Euthanasie : Hollande face à l’enseignement de l’Eglise… et à la loi naturelle

Lu ici :

"L'Association pour le droit à mourir dans la dignité (ADMD), principale association à défendre le choix en faveur de l'euthanasie active, se demande quant à elle pourquoi François Hollande a choisi de demander une "énième mission". "Aurait-on eu l'idée de demander une mission pour trancher la question du mariage homosexuel?", s'interroge Jean-Luc Romero, son président, joint par le Huffington Post. "Il y a déjà eu plusieurs missions, ce qu'il faut c'est prendre une décision", ajoute le président de l'ADMD.

“Tu ne tueras point”

La position de l’église catholique est depuis des centaines d'années à l'opposé: “L'homme n'a pas à provoquer délibérément la mort de son semblable; cela dépasse son pouvoir”, indiquait en 1991 le Conseil permanent de la Conférence des évêques de France. Cette position n’a pas évoluée depuis, et a été rappelée en 2007 :

"“Le commandement biblique: “Tu ne tueras point” exige de la famille et des soignants de ne pas chercher à hâter la mort du malade, et des malades de ne pas attenter à leurs jours, ni de demander l'aide d'autrui dans cet objectif. En nous appuyant sur ce commandement nous exprimons une opposition très ferme à toute forme d'assistance au suicide et à tout acte d'euthanasie”.

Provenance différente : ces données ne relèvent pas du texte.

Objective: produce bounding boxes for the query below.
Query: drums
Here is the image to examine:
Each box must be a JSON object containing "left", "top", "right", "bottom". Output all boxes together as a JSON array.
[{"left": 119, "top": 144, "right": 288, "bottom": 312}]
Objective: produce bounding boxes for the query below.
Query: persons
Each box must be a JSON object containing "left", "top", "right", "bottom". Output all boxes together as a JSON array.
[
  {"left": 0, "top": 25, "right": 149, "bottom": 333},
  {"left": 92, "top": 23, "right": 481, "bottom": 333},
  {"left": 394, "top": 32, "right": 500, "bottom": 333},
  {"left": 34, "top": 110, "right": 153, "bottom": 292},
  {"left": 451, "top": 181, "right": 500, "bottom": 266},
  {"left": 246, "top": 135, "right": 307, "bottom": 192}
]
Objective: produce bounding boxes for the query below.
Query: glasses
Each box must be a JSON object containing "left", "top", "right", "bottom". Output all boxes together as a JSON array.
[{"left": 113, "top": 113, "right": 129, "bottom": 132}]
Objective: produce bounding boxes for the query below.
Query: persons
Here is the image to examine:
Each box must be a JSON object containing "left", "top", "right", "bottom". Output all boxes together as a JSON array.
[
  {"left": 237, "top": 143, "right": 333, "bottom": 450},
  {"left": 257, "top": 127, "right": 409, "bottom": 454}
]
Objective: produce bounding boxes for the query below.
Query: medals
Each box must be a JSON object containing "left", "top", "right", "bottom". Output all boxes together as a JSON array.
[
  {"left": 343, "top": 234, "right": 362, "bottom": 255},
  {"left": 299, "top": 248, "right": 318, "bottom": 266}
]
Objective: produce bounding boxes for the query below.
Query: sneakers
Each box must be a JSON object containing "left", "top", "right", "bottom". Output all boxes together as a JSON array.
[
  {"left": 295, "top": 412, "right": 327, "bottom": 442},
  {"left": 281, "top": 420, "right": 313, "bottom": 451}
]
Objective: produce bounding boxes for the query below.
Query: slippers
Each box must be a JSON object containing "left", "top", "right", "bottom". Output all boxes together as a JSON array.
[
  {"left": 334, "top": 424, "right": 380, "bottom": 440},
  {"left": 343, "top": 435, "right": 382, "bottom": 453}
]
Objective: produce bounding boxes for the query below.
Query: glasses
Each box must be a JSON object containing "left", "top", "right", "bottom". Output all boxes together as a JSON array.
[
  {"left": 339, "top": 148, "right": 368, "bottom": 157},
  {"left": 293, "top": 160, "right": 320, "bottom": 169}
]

Concilier l’inconciliable, telle est la mission du soldat Hollande. Anticipant une réaction côté catholique, le président a justement reçu dans la foulée de sa visite Mgr André Vingt-Trois, président de la Conférence des évêques de France. Lequel a, tout naturellement, réitéré la position de l’Église. Aux journalistes qui lui faisaient observer que le président Hollande s'interrogeait sur la possibilité d'aller "plus loin" que la loi Leonetti sur la fin de vie, Mgr Vingt-Trois a répondu: "Je trouve que c'est une bonne question. Mais ce n'est pas parce qu'on pose une question qu'on y répond positivement".

Il est vrai que l'enseignement de l'Eglise est très clair :

"Par euthanasie au sens strict, on doit entendre une action ou une omission qui, de soi et dans l'intention, donne la mort afin de supprimer ainsi toute douleur. « L'euthanasie se situe donc au niveau des intentions et à celui des procédés employés » (…)

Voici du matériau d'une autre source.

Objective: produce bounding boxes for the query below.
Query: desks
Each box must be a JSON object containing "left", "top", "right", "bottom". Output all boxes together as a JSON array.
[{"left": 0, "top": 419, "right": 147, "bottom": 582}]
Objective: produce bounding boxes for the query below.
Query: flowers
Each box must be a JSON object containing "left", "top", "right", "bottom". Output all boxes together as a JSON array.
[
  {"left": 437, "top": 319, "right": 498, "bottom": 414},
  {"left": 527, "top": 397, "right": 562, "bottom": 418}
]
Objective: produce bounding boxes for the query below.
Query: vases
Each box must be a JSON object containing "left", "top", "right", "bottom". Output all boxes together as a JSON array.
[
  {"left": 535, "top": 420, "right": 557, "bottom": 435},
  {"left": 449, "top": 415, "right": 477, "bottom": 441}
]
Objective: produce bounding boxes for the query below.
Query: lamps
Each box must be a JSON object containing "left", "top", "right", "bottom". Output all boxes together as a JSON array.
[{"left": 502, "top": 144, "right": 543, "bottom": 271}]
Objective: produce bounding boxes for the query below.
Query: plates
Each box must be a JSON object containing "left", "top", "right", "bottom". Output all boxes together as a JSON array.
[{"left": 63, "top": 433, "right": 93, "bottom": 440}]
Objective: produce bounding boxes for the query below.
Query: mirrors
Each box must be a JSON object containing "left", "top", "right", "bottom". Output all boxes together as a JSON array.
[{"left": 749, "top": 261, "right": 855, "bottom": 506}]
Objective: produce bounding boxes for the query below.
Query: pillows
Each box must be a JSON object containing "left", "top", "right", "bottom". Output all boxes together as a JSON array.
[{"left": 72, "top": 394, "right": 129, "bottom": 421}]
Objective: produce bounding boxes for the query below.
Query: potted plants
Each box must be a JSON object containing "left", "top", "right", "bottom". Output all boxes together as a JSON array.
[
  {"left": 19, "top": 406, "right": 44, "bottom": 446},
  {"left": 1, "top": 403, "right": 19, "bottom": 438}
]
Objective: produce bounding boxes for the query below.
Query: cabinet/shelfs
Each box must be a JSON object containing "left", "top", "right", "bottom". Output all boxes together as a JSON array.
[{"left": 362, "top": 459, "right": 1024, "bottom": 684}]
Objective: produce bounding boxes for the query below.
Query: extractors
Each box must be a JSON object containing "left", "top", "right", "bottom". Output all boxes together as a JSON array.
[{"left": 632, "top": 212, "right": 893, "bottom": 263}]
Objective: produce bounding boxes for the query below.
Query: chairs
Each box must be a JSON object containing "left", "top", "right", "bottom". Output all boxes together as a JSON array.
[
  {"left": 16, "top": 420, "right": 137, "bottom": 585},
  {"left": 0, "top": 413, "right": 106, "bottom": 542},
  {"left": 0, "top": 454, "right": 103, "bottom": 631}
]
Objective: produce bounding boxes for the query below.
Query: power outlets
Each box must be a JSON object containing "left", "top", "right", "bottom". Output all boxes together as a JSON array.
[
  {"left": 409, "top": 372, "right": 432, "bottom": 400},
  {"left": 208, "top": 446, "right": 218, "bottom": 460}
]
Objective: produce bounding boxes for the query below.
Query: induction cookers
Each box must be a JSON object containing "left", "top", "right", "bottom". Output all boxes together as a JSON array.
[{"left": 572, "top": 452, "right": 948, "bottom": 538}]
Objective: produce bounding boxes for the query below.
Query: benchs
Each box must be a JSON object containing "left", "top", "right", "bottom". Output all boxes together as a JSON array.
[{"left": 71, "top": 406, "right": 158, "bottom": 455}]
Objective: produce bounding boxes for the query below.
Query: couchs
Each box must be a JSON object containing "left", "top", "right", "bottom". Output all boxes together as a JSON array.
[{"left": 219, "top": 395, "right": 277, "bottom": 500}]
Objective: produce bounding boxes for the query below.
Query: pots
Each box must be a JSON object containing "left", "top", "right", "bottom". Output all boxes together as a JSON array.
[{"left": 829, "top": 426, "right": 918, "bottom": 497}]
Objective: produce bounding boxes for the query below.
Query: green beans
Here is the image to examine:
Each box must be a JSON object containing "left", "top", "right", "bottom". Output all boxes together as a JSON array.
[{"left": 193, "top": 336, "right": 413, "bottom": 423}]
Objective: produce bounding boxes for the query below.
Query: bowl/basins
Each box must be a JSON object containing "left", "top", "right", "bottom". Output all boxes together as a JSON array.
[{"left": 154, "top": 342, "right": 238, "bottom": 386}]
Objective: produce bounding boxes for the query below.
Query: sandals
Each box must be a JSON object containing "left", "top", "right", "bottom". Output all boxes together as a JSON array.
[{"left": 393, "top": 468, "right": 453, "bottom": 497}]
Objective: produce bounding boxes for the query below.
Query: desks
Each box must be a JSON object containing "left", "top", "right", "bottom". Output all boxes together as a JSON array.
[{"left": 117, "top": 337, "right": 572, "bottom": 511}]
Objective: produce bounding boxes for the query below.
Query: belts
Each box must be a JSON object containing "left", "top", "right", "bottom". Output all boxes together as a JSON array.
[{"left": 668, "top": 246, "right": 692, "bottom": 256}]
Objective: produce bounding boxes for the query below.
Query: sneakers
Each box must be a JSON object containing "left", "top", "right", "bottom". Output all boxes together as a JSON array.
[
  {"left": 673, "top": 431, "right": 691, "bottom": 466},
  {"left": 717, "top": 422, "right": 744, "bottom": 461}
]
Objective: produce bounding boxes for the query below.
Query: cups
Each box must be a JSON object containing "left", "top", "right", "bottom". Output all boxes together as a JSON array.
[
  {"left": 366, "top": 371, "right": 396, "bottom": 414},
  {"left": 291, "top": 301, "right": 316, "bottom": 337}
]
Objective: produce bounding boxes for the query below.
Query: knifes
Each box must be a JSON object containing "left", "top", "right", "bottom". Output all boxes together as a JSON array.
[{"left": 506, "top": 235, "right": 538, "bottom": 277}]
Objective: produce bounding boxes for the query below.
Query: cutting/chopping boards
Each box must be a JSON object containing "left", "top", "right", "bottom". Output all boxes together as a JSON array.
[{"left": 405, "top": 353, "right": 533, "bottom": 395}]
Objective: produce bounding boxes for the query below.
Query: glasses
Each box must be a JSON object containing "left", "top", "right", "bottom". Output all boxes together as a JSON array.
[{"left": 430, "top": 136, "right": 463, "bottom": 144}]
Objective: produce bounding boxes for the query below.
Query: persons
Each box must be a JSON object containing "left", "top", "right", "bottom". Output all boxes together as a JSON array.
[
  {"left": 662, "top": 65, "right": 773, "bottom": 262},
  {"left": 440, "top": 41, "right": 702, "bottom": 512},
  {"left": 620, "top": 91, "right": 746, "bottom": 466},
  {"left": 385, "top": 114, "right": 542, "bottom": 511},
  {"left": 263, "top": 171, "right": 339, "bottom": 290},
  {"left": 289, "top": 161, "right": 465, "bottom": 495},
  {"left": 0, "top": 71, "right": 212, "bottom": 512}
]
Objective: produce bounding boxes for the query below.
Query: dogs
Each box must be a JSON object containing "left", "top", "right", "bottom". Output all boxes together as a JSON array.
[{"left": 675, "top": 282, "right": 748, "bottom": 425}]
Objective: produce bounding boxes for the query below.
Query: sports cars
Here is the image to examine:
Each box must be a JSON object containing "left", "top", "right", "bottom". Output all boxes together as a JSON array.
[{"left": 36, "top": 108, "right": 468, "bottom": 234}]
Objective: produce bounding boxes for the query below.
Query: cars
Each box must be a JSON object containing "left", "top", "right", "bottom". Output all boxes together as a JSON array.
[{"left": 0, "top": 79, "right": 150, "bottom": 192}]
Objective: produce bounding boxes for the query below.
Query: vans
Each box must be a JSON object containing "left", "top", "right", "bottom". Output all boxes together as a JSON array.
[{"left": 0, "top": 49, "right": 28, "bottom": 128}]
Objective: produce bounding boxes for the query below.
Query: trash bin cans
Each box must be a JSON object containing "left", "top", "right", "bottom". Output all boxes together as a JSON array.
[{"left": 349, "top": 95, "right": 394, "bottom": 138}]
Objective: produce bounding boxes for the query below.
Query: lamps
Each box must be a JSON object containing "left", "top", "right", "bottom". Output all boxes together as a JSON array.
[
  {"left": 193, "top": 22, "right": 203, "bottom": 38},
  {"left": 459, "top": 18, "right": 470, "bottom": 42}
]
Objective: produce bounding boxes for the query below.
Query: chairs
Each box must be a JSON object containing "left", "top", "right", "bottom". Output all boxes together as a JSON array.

en conformité avec le Magistère de mes Prédécesseurs et en communion avec les Evêques de l'Eglise catholique, je confirme que l'euthanasie est une grave violation de la Loi de Dieu, en tant que meurtre délibéré moralement inacceptable d'une personne humaine. Cette doctrine est fondée sur la loi naturelle et sur la Parole de Dieu écrite; elle est transmise par la Tradition de l'Eglise et enseignée par le Magistère ordinaire et universel" (Jean-Paul II, Evangelium Vitae)".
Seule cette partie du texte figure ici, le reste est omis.